==== MATERIAL SHOWN

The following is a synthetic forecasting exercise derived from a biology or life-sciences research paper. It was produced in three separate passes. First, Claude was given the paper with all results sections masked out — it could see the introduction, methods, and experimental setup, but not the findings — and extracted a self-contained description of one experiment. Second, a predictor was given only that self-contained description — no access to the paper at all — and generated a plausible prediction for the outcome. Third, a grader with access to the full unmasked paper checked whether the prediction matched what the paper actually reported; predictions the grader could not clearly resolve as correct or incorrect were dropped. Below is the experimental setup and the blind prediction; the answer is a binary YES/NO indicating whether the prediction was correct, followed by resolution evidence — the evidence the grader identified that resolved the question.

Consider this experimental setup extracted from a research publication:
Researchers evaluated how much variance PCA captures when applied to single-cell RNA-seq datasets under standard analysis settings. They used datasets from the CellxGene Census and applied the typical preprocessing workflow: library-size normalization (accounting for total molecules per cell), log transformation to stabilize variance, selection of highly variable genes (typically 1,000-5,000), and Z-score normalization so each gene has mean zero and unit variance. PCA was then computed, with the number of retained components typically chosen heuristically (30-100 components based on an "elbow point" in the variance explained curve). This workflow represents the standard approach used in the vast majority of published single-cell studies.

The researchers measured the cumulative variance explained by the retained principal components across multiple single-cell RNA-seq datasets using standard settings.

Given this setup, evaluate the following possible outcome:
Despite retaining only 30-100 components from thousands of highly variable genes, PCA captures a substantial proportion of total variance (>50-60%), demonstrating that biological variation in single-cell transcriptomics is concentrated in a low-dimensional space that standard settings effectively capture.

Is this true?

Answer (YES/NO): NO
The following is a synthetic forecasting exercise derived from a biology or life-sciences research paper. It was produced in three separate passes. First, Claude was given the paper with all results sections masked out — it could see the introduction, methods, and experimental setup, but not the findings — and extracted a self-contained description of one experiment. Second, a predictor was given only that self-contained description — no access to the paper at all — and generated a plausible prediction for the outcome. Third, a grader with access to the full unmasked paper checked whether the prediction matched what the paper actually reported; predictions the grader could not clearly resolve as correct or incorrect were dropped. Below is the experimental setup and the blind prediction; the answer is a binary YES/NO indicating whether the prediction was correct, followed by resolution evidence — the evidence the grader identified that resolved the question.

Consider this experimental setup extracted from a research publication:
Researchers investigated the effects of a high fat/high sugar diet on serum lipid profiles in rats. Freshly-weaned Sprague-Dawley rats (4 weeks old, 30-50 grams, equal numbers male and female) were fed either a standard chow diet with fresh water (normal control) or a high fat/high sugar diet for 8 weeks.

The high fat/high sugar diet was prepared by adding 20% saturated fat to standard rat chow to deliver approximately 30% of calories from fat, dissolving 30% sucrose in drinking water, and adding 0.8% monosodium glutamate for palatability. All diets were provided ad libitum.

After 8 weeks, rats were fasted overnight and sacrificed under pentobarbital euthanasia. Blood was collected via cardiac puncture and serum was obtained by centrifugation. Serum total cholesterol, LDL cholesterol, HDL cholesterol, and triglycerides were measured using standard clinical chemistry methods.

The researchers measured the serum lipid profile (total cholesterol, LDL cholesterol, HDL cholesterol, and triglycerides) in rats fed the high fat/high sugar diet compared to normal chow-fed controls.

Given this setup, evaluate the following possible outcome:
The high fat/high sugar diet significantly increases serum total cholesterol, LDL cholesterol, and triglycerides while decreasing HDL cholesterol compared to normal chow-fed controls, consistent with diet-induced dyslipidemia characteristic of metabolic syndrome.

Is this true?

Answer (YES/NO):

========

● EXERCISE DESCRIPTION: Your answer must consist of every line above, reproduced exactly.

● REPLY TO THE TASK:
The following is a synthetic forecasting exercise derived from a biology or life-sciences research paper. It was produced in three separate passes. First, Claude was given the paper with all results sections masked out — it could see the introduction, methods, and experimental setup, but not the findings — and extracted a self-contained description of one experiment. Second, a predictor was given only that self-contained description — no access to the paper at all — and generated a plausible prediction for the outcome. Third, a grader with access to the full unmasked paper checked whether the prediction matched what the paper actually reported; predictions the grader could not clearly resolve as correct or incorrect were dropped. Below is the experimental setup and the blind prediction; the answer is a binary YES/NO indicating whether the prediction was correct, followed by resolution evidence — the evidence the grader identified that resolved the question.

Consider this experimental setup extracted from a research publication:
Researchers evaluated how much variance PCA captures when applied to single-cell RNA-seq datasets under standard analysis settings. They used datasets from the CellxGene Census and applied the typical preprocessing workflow: library-size normalization (accounting for total molecules per cell), log transformation to stabilize variance, selection of highly variable genes (typically 1,000-5,000), and Z-score normalization so each gene has mean zero and unit variance. PCA was then computed, with the number of retained components typically chosen heuristically (30-100 components based on an "elbow point" in the variance explained curve). This workflow represents the standard approach used in the vast majority of published single-cell studies.

The researchers measured the cumulative variance explained by the retained principal components across multiple single-cell RNA-seq datasets using standard settings.

Given this setup, evaluate the following possible outcome:
Despite retaining only 30-100 components from thousands of highly variable genes, PCA captures a substantial proportion of total variance (>50-60%), demonstrating that biological variation in single-cell transcriptomics is concentrated in a low-dimensional space that standard settings effectively capture.

Is this true?

Answer (YES/NO): NO
The following is a synthetic forecasting exercise derived from a biology or life-sciences research paper. It was produced in three separate passes. First, Claude was given the paper with all results sections masked out — it could see the introduction, methods, and experimental setup, but not the findings — and extracted a self-contained description of one experiment. Second, a predictor was given only that self-contained description — no access to the paper at all — and generated a plausible prediction for the outcome. Third, a grader with access to the full unmasked paper checked whether the prediction matched what the paper actually reported; predictions the grader could not clearly resolve as correct or incorrect were dropped. Below is the experimental setup and the blind prediction; the answer is a binary YES/NO indicating whether the prediction was correct, followed by resolution evidence — the evidence the grader identified that resolved the question.

Consider this experimental setup extracted from a research publication:
Researchers investigated the effects of a high fat/high sugar diet on serum lipid profiles in rats. Freshly-weaned Sprague-Dawley rats (4 weeks old, 30-50 grams, equal numbers male and female) were fed either a standard chow diet with fresh water (normal control) or a high fat/high sugar diet for 8 weeks.

The high fat/high sugar diet was prepared by adding 20% saturated fat to standard rat chow to deliver approximately 30% of calories from fat, dissolving 30% sucrose in drinking water, and adding 0.8% monosodium glutamate for palatability. All diets were provided ad libitum.

After 8 weeks, rats were fasted overnight and sacrificed under pentobarbital euthanasia. Blood was collected via cardiac puncture and serum was obtained by centrifugation. Serum total cholesterol, LDL cholesterol, HDL cholesterol, and triglycerides were measured using standard clinical chemistry methods.

The researchers measured the serum lipid profile (total cholesterol, LDL cholesterol, HDL cholesterol, and triglycerides) in rats fed the high fat/high sugar diet compared to normal chow-fed controls.

Given this setup, evaluate the following possible outcome:
The high fat/high sugar diet significantly increases serum total cholesterol, LDL cholesterol, and triglycerides while decreasing HDL cholesterol compared to normal chow-fed controls, consistent with diet-induced dyslipidemia characteristic of metabolic syndrome.

Is this true?

Answer (YES/NO):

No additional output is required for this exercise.